▸ **Te lezen tekst**:
TOEVLUCHTSSTEDEN.
Jehovah’s wet inzake de heiligheid van bloed was heel duidelijk. Het vergieten van menselijk bloed bezoedelde het land waarin Jehovah verblijf hield en kon alleen worden verzoend door het bloed van degene die het had vergoten (Gen. 9:5, 6; Num. 35:33, 34). Beging iemand dus een moord, dan werd het bloed van zijn slachtoffer gewroken en aan de wet van ’leven voor leven’ voldaan wanneer de moordenaar „zonder mankeren” door de bloedwreker ter dood werd gebracht (Ex. 21:23; Num. 35:21). Maar hoe stond het met de onopzettelijke doodslager, degene die bijvoorbeeld zijn broeder doodde doordat bij het houthakken per ongeluk het blad van zijn bijl afvloog? (Deut. 19:4, 5) Voor zulke onfortuinlijken voorzag Jehovah liefdevol in toevluchtssteden, zes in getal, waar de onopzettelijke bloedvergieter bescherming en toevlucht kon vinden tegen de bloedwreker. — Num. 35:6-32; Joz. 20:2-9.

▸ **Korte opdracht A**: Hoeveel toevluchtssteden waren er volgens de tekst over toevluchtssteden?
▸ **Korte opdracht B**: Citeer uit de tekst over toevluchtssteden de passage die begint bij "Jehovah’s wet inzake" en eindigt bij "35:6-32; Joz. 20:2-9.".
De rijen spelen hierbij geen enkele rol.

▸ **Aangeleverde gegevens**:
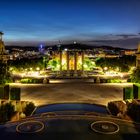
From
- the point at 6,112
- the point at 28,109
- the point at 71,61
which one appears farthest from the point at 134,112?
the point at 71,61

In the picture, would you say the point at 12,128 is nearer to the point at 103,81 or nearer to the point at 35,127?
the point at 35,127

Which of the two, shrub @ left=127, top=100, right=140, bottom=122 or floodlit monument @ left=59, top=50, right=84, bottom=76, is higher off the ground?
floodlit monument @ left=59, top=50, right=84, bottom=76

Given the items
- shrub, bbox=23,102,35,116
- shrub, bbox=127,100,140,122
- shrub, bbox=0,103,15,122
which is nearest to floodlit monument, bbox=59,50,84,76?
shrub, bbox=23,102,35,116

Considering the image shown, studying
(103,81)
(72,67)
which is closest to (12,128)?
(103,81)

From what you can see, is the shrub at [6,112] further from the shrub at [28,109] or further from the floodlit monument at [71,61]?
the floodlit monument at [71,61]

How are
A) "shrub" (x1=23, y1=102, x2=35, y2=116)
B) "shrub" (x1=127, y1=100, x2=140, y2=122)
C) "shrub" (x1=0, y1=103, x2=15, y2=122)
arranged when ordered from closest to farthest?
"shrub" (x1=127, y1=100, x2=140, y2=122) → "shrub" (x1=0, y1=103, x2=15, y2=122) → "shrub" (x1=23, y1=102, x2=35, y2=116)

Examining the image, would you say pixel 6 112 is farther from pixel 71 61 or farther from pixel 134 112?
pixel 71 61

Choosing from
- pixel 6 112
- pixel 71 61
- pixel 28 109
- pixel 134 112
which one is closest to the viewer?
pixel 134 112

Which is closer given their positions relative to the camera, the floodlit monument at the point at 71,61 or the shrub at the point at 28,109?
the shrub at the point at 28,109

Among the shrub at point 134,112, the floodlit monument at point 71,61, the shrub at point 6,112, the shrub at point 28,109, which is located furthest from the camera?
the floodlit monument at point 71,61

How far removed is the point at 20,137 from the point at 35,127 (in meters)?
0.62

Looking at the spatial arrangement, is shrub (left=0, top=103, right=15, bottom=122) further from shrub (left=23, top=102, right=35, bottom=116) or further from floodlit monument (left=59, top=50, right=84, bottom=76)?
floodlit monument (left=59, top=50, right=84, bottom=76)

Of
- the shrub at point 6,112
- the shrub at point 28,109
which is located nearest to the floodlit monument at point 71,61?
the shrub at point 28,109

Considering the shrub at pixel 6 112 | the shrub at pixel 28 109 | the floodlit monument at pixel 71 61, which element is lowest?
the shrub at pixel 28 109
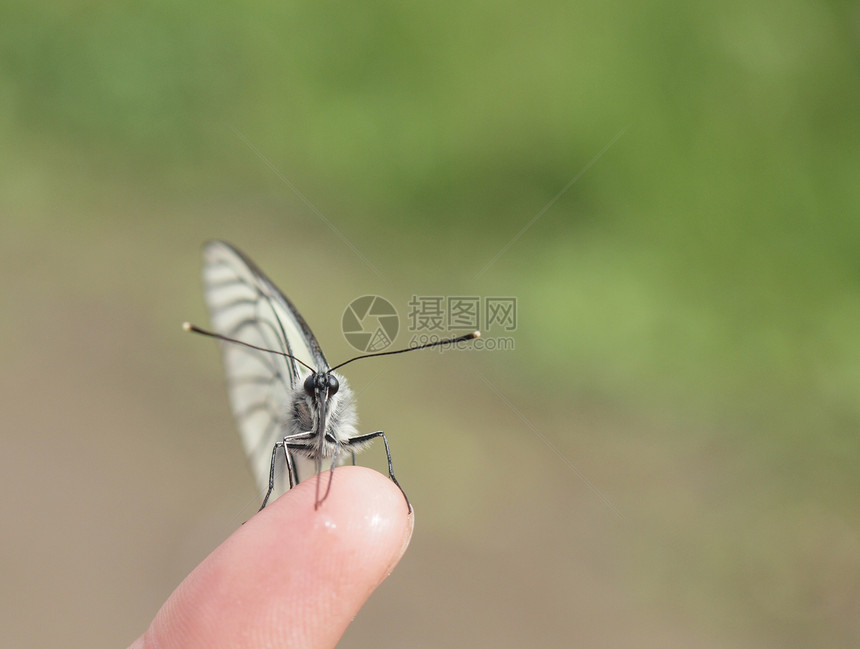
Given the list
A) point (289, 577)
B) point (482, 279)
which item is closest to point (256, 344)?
point (289, 577)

▸ **Volledig antwoord A**: Zes.

▸ **Volledig antwoord B**:
Jehovah’s wet inzake de heiligheid van bloed was heel duidelijk. Het vergieten van menselijk bloed bezoedelde het land waarin Jehovah verblijf hield en kon alleen worden verzoend door het bloed van degene die het had vergoten (Gen. 9:5, 6; Num. 35:33, 34). Beging iemand dus een moord, dan werd het bloed van zijn slachtoffer gewroken en aan de wet van ’leven voor leven’ voldaan wanneer de moordenaar „zonder mankeren” door de bloedwreker ter dood werd gebracht (Ex. 21:23; Num. 35:21). Maar hoe stond het met de onopzettelijke doodslager, degene die bijvoorbeeld zijn broeder doodde doordat bij het houthakken per ongeluk het blad van zijn bijl afvloog? (Deut. 19:4, 5) Voor zulke onfortuinlijken voorzag Jehovah liefdevol in toevluchtssteden, zes in getal, waar de onopzettelijke bloedvergieter bescherming en toevlucht kon vinden tegen de bloedwreker. — Num. 35:6-32; Joz. 20:2-9.